Helping Your Child Handle Bullies - Part 1 of 2
On February 24, 2002, the cover article for the New York Times Magazine "Girls Just Want to be Mean" finally drew attention to the aggressive tendencies of girls, a long neglected subject. While much attention has been paid in recent years (particularly in the wake of school shootings) to the ways in which boys vent frustration, anger, low self-esteem and a sense of isolation, until now many people have not realized that, while the damage may seem subtler, girls can do as much psychological injury to their peers as boys who harm in more physical ways. Now it's time to ask ourselves: what can we do as parents to help our children (boys and girls) resist cliques and stand up to bullies?
The first step in rallying around your children means that you must make an ongoing commitment to the process. Helping children develop psychological strength and empowering them with the ability to stand up to bullying does not fall in the "quick fix" category of parenting techniques. Yet a commitment on your part will be a gift that lasts throughout your child's life - for the truth is that even as adults there are times when we fall prey to bullying and feel left out of certain groups. If you give your children the tools to handle these situations during their childhood, they will wind up becoming stronger adults.
One thing we must certainly do, on an ongoing basis, is to be aware of what exactly is going on in our children's lives. All too often we're so relieved that they seem content in school and appear to be doing well (and we often base this opinion on their grades, which may only rarely reflect their social life) that we fail to pick up on the subtle cues that might clue us in to the fact that there is a bully or clique with which they are contending. One mother told me that all of her son's friends were signing up to participate in track. She asked him if he'd like to participate too, but he said "no" which didn't surprise her, given that he was more academically inclined. However, the first morning that track began, she and her son were leaving the house and she overheard her son mumble, as he went down the stairs "Well, I guess I'm in for a lot of teasing starting today." Had this mother not been as aware as she was - knowing that track was beginning that day was critical - she might not have paid attention to her son's statement. Instead, her radar went off, and she was able to question her child about what he was concerned about (and subjected to in the past, as it turned out) and ultimately give him the tools to handle it.
A second important component of helping your child stand up to bullies involves building your child's self-esteem on an on-going basis. For no matter how many tools and techniques you have, and how well you may impart them to your child or utilize them yourself, if your child lacks confidence in his or her ability to stand up to a bully, you will not be able to help him succeed. According to theorists, self-esteem begins early. In fact, it's believed that by the age of 6 weeks, a child has a sense of "good me in a good world" or "bad me in a bad world." There's no need to despair, however, because your child is over the age of 6 weeks. Theorists also believe that self-esteem is a process and continues to grow (or diminish) over the period of a lifetime. However, it is something that must be addressed on a daily, on-going basis.

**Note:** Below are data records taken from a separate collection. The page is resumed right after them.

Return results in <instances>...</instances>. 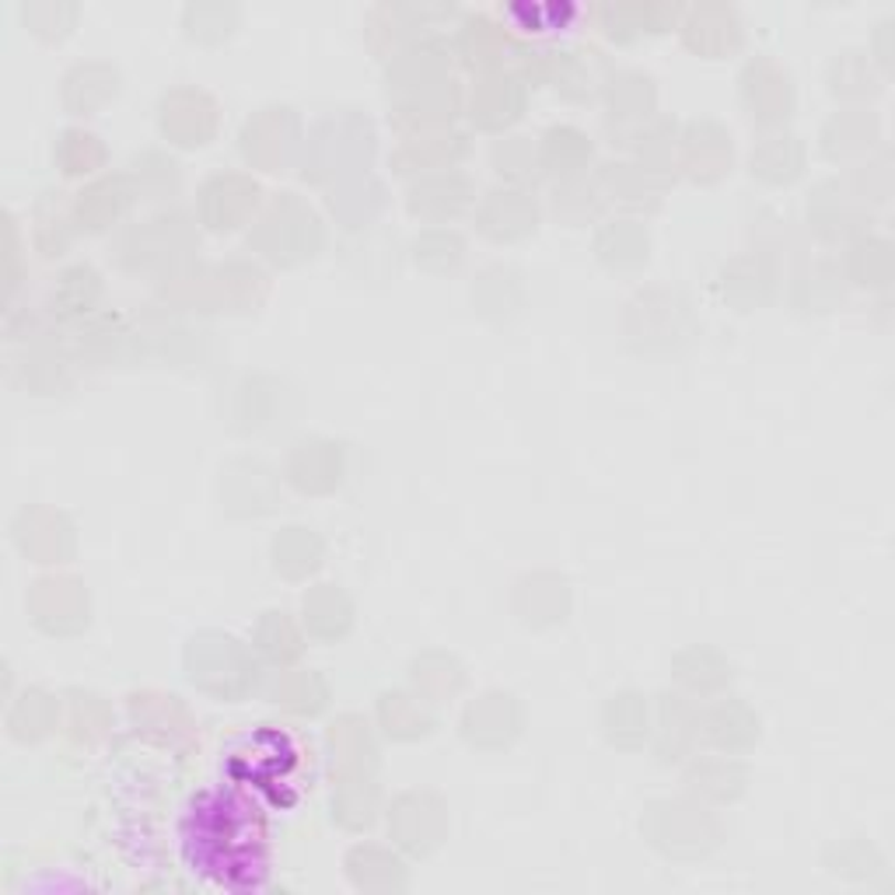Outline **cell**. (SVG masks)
<instances>
[{
  "mask_svg": "<svg viewBox=\"0 0 895 895\" xmlns=\"http://www.w3.org/2000/svg\"><path fill=\"white\" fill-rule=\"evenodd\" d=\"M161 130L179 137V144H203V137L214 130V109L207 95L175 91L161 101Z\"/></svg>",
  "mask_w": 895,
  "mask_h": 895,
  "instance_id": "6da1fadb",
  "label": "cell"
},
{
  "mask_svg": "<svg viewBox=\"0 0 895 895\" xmlns=\"http://www.w3.org/2000/svg\"><path fill=\"white\" fill-rule=\"evenodd\" d=\"M795 137H769L759 151H752V172H759L773 182H787L798 175V158H787V148Z\"/></svg>",
  "mask_w": 895,
  "mask_h": 895,
  "instance_id": "7a4b0ae2",
  "label": "cell"
},
{
  "mask_svg": "<svg viewBox=\"0 0 895 895\" xmlns=\"http://www.w3.org/2000/svg\"><path fill=\"white\" fill-rule=\"evenodd\" d=\"M315 549H319V542L304 532V528H288V532L277 539V567H283L288 574L312 571V567L319 563Z\"/></svg>",
  "mask_w": 895,
  "mask_h": 895,
  "instance_id": "3957f363",
  "label": "cell"
},
{
  "mask_svg": "<svg viewBox=\"0 0 895 895\" xmlns=\"http://www.w3.org/2000/svg\"><path fill=\"white\" fill-rule=\"evenodd\" d=\"M112 196H123V193H116L112 182H101V186H95L88 193V200H80V214H88L91 228H101V224H106L109 217H116L119 200H112Z\"/></svg>",
  "mask_w": 895,
  "mask_h": 895,
  "instance_id": "277c9868",
  "label": "cell"
},
{
  "mask_svg": "<svg viewBox=\"0 0 895 895\" xmlns=\"http://www.w3.org/2000/svg\"><path fill=\"white\" fill-rule=\"evenodd\" d=\"M389 700H392V707H396L399 714H402V697H389ZM402 718H406V714H402ZM410 724L423 731V724H427V721H423V714H413V718H410Z\"/></svg>",
  "mask_w": 895,
  "mask_h": 895,
  "instance_id": "5b68a950",
  "label": "cell"
}]
</instances>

Children's self-esteem is made up of four basic components: the child must feel unconditionally loved and accepted by his parents; the child must have a sense of accomplishment in school and extra-curricular activities; the child must feel respected by her parents; and finally there is the influence of peers and others on a child's self-esteem.
In order to combat the influence of peers and others, over which parents have no direct control, we must frequently assess how we are doing in the other three areas of self-esteem building. If we are successful, then the influence of peers and others on our children's self-esteem will be relatively minor. If I had to name the single most important thing that parents can do to influence their child's self-esteem, it would be to act in respectful ways towards your child even when you're angry or must discipline them. Respect is conveyed when we:
* Use "I" statements rather than "you" statements, such as "I feel uncomfortable with this mess, please clean it up" rather than "You made a big mess again, can't you ever keep things picked up?"
* Avoid labels. Do NOT say "You're such a slob, don't bother to call me your mother." Say instead what action you'd like the child to take, "I'd like you to put down the Nintendo and clean up now please."
* Refrain from sarcasm. Do NOT say "Where were you raised anyway? In a barn?" Children often fail to hear the "humor" in adult sarcasm, particularly if it's directed at them. If you want your child to do something, simply ask them in the same way that you would ask a guest in your house.
* Watch your tone of voice and body language when you speak to your child. A tone of voice that conveys disgust, frustration, annoyance, and other negative feelings can often send the message to your child that they aren't worthwhile human beings.
If you believe that your child has difficulty with low self-esteem, and he or she seems to be suffering from contact with a bully or clique, it's important to get help now. Read and learn techniques that build self-esteem, take a workshop, see or have your child see a professional. All of the other tools that we'll discuss in next month's article will be subject to the on-going development of your child's sense of confidence in himself and to your ability to communicate openly with him.